*** EXERCISE MATERIALS Section Begins ***
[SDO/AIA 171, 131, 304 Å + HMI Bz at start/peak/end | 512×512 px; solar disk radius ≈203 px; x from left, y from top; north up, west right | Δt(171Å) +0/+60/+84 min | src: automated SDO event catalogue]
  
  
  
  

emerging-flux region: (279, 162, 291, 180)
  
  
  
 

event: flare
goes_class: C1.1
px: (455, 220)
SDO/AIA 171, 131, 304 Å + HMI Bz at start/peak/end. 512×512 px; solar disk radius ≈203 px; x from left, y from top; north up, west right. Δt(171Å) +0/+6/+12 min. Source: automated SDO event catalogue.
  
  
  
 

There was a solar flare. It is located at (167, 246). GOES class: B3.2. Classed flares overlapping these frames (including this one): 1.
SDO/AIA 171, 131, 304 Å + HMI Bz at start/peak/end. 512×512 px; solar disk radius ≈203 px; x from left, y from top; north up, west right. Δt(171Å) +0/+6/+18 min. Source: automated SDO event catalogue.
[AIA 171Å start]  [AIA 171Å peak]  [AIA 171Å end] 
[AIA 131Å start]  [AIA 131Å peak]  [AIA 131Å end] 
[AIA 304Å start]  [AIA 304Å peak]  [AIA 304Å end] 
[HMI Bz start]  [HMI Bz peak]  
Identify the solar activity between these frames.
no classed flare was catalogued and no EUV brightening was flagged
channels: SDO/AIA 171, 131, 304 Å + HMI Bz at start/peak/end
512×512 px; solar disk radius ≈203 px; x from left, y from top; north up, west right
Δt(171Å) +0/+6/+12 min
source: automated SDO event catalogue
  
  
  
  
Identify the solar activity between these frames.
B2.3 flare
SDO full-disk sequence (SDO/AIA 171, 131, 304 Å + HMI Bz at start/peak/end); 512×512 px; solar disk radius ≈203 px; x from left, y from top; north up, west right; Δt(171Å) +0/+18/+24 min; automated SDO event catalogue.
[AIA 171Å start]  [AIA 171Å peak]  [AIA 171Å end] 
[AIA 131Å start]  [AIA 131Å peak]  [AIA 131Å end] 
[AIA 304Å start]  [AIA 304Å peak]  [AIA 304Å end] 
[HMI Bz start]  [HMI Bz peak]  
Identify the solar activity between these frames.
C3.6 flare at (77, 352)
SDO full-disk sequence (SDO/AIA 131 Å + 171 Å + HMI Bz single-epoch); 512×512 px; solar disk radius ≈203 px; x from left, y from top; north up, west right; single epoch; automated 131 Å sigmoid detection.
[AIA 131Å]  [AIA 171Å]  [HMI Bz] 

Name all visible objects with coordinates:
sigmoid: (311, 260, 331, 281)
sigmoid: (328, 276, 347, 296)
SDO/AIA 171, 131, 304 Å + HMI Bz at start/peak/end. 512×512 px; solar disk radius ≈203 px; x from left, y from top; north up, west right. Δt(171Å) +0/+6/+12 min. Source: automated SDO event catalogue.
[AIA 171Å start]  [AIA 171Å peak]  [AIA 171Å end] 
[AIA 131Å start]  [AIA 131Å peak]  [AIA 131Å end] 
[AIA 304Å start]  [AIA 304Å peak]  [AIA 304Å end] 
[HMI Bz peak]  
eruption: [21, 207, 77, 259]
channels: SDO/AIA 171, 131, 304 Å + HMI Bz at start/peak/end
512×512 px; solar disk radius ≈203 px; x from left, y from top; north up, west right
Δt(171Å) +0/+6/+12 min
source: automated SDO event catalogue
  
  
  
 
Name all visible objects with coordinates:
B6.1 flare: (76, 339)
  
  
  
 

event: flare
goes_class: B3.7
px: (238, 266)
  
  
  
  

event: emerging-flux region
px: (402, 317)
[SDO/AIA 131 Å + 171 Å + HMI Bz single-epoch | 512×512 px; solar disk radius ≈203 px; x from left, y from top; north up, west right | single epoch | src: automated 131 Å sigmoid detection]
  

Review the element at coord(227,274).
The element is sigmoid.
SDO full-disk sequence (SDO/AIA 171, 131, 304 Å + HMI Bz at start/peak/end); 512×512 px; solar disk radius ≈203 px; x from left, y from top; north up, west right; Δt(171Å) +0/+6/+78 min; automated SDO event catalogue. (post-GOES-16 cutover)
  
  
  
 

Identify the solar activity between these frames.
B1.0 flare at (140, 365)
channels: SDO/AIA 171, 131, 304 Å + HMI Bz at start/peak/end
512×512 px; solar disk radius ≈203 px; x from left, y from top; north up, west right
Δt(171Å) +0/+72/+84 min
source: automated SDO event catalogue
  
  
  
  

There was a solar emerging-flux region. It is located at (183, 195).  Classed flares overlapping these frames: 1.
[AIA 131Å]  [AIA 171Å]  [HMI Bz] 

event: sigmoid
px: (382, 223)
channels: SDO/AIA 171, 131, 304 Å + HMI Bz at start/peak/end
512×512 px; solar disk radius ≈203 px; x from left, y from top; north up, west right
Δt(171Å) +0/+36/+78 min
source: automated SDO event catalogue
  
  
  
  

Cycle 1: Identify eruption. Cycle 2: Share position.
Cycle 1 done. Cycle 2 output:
*** EXERCISE MATERIALS Section Ends ***
TASK ITEM:
All lines from the one that contains "eruption: [21, 207, 77, 259]" to the last line above must be given again exactly, with both included and nothing added.

WRITTEN ANSWER:
eruption: [21, 207, 77, 259]
channels: SDO/AIA 171, 131, 304 Å + HMI Bz at start/peak/end
512×512 px; solar disk radius ≈203 px; x from left, y from top; north up, west right
Δt(171Å) +0/+6/+12 min
source: automated SDO event catalogue
  
  
  
 
Name all visible objects with coordinates:
B6.1 flare: (76, 339)
  
  
  
 

event: flare
goes_class: B3.7
px: (238, 266)
  
  
  
  

event: emerging-flux region
px: (402, 317)
[SDO/AIA 131 Å + 171 Å + HMI Bz single-epoch | 512×512 px; solar disk radius ≈203 px; x from left, y from top; north up, west right | single epoch | src: automated 131 Å sigmoid detection]
  

Review the element at coord(227,274).
The element is sigmoid.
SDO full-disk sequence (SDO/AIA 171, 131, 304 Å + HMI Bz at start/peak/end); 512×512 px; solar disk radius ≈203 px; x from left, y from top; north up, west right; Δt(171Å) +0/+6/+78 min; automated SDO event catalogue. (post-GOES-16 cutover)
  
  
  
 

Identify the solar activity between these frames.
B1.0 flare at (140, 365)
channels: SDO/AIA 171, 131, 304 Å + HMI Bz at start/peak/end
512×512 px; solar disk radius ≈203 px; x from left, y from top; north up, west right
Δt(171Å) +0/+72/+84 min
source: automated SDO event catalogue
  
  
  
  

There was a solar emerging-flux region. It is located at (183, 195).  Classed flares overlapping these frames: 1.
[AIA 131Å]  [AIA 171Å]  [HMI Bz] 

event: sigmoid
px: (382, 223)
channels: SDO/AIA 171, 131, 304 Å + HMI Bz at start/peak/end
512×512 px; solar disk radius ≈203 px; x from left, y from top; north up, west right
Δt(171Å) +0/+36/+78 min
source: automated SDO event catalogue
  
  
  
  

Cycle 1: Identify eruption. Cycle 2: Share position.
Cycle 1 done. Cycle 2 output:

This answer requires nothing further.